Numa
sociedade em que o sucesso é almejado e festejado acima de tudo, onde estrelas,
milionários e campeões são os ídolos de todos, o fracasso é visto como algo
embaraçoso e constrangedor, que a gente evita a todo custo e, quando não tem
jeito, esconde dos outros. Talvez não devesse ser assim.
Semana passada, li um ensaio sobre o fracasso no "New York
Times" de autoria de Costica Bradatan, que ensina religião comparada em
uma universidade nos EUA. Inspirado por Bradatan, resolvi apresentar minha
própria homenagem ao fracasso.
Fracassamos quando tentamos fazer algo. Só isso já mostra o
valor do fracasso, representando nosso esforço. Não fracassar é bem pior, pois
representa a inércia ou, pior, o medo de tentar. Na ciência ou nas artes, não
fracassar significa não criar. Todo poeta, todo pintor, todo cientista
coleciona um número bem maior de fracassos do que de sucessos. São frases que
não funcionam, traços que não convencem, hipóteses que falham. O físico Richard
Feynman famosamente disse que cientistas passam a maior parte de seu tempo
enchendo a lata de lixo com ideias erradas. Pois é. Mas sem os erros não vamos
em frente.
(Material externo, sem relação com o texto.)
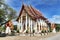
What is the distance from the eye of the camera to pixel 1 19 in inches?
186

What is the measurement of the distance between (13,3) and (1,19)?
1.43 feet

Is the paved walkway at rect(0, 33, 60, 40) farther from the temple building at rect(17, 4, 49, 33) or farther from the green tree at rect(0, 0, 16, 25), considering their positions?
the green tree at rect(0, 0, 16, 25)

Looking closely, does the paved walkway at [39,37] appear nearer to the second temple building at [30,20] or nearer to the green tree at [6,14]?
the second temple building at [30,20]

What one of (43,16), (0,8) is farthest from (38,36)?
(0,8)

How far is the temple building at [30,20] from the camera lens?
4.54 meters

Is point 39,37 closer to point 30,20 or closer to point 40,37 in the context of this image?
point 40,37

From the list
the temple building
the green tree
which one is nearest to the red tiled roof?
the temple building

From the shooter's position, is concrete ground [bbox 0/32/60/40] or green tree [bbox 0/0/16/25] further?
green tree [bbox 0/0/16/25]

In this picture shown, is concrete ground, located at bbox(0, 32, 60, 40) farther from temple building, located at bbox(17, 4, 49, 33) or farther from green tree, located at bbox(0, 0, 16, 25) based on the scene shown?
green tree, located at bbox(0, 0, 16, 25)

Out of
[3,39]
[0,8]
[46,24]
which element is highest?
[0,8]

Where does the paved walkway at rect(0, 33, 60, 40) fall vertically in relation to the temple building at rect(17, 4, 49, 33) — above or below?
below

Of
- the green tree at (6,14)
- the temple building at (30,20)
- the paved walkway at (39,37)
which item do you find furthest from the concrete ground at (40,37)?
the green tree at (6,14)

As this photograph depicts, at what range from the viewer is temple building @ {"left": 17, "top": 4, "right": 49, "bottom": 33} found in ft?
14.9

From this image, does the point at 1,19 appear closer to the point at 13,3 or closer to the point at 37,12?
the point at 13,3
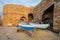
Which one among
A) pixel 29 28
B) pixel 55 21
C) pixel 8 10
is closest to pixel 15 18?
pixel 8 10

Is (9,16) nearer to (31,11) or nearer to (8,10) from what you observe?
(8,10)

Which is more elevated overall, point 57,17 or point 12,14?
point 12,14

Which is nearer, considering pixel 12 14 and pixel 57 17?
pixel 57 17

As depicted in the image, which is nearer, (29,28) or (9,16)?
(29,28)

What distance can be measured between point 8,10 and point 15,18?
1940 millimetres

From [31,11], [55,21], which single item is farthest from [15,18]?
[55,21]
O sucesso é filho do fracasso.
Tem gente que acha que gênio é aquele cara que nunca fracassa,
para quem tudo dá certo, meio que magicamente. Nada disso. Todo gênio passa
pelas dores do processo criativo, pelos inevitáveis fracassos e becos sem
saída, até chegar a uma solução que funcione. Talvez seja por isso que o autor
Irving Stone tenha chamado seu romance sobre a vida de Michelangelo de "A
Agonia e o Êxtase". Ambos são partes do processo criativo, a agonia vinda
do fracasso, o êxtase do senso de alcançar um objetivo, de ter criado algo que
ninguém criou, algo de novo.
O fracasso garante nossa humildade ao confrontarmos os desafios
da vida. Se tivéssemos sempre sucesso, como entender os que fracassam? Nisso, o
fracasso é essencial para a empatia, tão importante na convivência social.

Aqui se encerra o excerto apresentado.